Ethiopia Expected to see Significant Market Growth
- Ethiopia is the second-largest economy of Eastern Africa and has been continually seeking investments from other countries across the globe for the development of renewable energy manufacturing facilities. More renewable energy in the country is expected to open doors to the market for the battery storage systems.
- Ethiopian government previously had a monopoly on telecom services, including mobile, internet, and data communications. For many years Ethiopia's monopolistic control degraded the innovation, restricted network expansion, and limited the scope of services. In June 2019, the government of Ethiopia approved legislation to open the market to competition and provide much needed foreign investment. This announcement by the government is likely going to boost-up mobile battery market in the country
- In 2019, Ethiopia's total installed solar capacity was 4450 megawatts (MW), compared to 2619 megawatts (MW) in 2015, which is a massive leap for the country. Moreover, the government planned to increase solar installation in the future rapidly. This is likely going to drive the battery market as batteries can be used to store extra power generated from renewable.

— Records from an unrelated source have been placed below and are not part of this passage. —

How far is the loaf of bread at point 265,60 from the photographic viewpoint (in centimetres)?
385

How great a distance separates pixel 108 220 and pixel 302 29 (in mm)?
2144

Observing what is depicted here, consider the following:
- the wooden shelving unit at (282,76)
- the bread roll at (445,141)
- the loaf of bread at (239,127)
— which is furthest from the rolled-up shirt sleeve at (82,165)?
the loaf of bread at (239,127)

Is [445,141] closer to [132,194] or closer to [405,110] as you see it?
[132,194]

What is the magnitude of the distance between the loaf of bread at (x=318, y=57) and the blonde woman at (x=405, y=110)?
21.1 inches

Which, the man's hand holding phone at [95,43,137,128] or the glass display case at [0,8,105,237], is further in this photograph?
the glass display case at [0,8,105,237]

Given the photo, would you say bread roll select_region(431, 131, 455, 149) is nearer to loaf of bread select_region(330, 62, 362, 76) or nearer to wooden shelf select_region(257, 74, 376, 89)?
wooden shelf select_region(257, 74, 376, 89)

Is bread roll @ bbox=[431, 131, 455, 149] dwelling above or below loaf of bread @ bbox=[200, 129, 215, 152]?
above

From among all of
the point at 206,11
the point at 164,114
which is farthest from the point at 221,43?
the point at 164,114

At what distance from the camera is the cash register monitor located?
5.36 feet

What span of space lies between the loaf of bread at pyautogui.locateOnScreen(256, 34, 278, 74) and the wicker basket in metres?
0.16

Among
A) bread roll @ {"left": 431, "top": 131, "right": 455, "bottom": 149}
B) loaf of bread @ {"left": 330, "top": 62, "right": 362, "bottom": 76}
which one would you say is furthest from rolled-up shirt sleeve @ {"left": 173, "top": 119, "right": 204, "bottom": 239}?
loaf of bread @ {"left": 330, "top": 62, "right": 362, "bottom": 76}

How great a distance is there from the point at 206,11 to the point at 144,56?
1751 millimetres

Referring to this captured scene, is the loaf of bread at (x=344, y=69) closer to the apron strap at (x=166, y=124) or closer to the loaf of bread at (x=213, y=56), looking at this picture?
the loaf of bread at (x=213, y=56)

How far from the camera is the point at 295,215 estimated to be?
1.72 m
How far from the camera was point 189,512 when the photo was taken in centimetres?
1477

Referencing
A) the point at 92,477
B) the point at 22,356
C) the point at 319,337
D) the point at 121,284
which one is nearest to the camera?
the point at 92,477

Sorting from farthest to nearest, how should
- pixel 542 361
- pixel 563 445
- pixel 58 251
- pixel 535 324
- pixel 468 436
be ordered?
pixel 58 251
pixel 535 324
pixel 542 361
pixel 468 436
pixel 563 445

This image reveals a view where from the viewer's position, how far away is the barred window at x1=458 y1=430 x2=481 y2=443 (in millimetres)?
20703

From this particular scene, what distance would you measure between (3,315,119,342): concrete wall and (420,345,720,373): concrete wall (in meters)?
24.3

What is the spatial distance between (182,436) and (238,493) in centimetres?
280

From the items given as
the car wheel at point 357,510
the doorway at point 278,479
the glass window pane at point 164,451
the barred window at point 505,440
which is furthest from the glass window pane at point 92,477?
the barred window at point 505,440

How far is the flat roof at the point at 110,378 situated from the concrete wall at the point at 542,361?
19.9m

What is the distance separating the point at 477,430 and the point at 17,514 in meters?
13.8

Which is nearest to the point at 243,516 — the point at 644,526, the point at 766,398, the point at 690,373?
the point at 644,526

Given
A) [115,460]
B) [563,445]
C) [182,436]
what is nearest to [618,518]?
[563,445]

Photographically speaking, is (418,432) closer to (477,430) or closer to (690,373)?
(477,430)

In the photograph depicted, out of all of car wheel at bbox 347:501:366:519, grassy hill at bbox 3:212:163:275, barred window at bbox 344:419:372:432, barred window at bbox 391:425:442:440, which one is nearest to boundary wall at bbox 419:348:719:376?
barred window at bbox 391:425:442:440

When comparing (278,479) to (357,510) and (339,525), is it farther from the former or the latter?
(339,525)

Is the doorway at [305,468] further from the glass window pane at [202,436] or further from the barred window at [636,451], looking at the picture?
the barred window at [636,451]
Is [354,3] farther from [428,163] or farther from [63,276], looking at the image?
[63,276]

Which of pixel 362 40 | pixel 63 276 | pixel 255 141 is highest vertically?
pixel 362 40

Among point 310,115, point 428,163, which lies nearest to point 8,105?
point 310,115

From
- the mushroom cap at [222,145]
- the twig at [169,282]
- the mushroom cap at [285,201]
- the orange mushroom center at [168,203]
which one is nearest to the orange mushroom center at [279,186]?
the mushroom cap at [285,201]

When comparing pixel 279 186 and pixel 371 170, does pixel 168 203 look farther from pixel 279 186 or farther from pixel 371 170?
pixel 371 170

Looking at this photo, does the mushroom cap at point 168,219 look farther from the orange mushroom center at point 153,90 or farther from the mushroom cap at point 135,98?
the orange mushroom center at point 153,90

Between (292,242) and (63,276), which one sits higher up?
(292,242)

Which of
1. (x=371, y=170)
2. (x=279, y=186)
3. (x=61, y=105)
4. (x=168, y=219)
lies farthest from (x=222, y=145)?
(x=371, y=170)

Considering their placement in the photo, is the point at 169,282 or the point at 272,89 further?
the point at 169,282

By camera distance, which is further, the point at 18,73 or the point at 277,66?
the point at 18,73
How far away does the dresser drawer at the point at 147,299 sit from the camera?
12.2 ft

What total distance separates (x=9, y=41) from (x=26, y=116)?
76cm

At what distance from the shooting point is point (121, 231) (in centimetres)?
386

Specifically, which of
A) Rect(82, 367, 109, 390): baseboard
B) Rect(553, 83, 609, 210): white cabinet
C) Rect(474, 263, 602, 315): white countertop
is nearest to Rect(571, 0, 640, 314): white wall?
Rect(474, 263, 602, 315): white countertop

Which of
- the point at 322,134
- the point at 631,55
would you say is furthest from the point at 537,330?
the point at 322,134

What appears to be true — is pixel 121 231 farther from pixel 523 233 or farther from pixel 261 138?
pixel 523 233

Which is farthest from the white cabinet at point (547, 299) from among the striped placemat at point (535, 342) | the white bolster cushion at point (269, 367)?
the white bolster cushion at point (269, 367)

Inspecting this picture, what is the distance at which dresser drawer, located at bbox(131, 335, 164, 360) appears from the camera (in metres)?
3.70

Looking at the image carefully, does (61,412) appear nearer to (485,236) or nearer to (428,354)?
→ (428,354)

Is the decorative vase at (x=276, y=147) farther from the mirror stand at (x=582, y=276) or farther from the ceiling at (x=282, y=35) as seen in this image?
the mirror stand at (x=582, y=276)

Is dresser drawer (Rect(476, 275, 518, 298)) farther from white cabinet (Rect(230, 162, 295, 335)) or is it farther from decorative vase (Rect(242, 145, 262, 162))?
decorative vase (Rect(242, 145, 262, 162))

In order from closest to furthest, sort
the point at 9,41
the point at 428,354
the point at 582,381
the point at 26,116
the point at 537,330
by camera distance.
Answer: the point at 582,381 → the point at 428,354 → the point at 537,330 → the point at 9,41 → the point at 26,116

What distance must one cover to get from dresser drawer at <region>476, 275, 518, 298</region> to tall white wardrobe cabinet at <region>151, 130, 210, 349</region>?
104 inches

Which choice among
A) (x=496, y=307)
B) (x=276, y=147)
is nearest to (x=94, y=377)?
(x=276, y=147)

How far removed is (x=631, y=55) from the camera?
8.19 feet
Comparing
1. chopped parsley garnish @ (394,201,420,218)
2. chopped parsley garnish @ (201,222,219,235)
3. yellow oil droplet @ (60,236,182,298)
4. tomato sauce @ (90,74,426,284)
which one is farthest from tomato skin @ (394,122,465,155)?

- In 2019, ACWA Power, a leading international developer of power generation, was awarded two solar photovoltaic projects by the Public-Private Partnership Directorate of the Ethiopian Ministry of Finance. The two projects awarded are going tohave a total installed capacity of 250 megawatts (MW), 125 MW each. The new plants are expected to be located in Dicheto, the Afar region, and Gad, in the Somali area.
- In 2019, Ethiopia's state-owned utility, the Ethiopian Electric Utility (EEU), issued a*tender*to seek developers to deploy solar mini grids in 25 villages and towns, with the projects financed by the African Development Bank. The tender issued has a total solar installed capacity of 800 megawatts (MW). The project is set to provide solar panels, battery storage systems, and diesel generator to each of the villages and towns.
- Hence, owing to the above points, Ethiopia is expected to be the fastest-growing market for the East Africa battery during the forecast period.
The East Africa battery market is moderately fragmented. Some of the key players in this market Toshiba Corp, Murata Manufacturing Co., Ltd., Exide Industries Ltd, Panasonic Corporation, and Duracell Inc.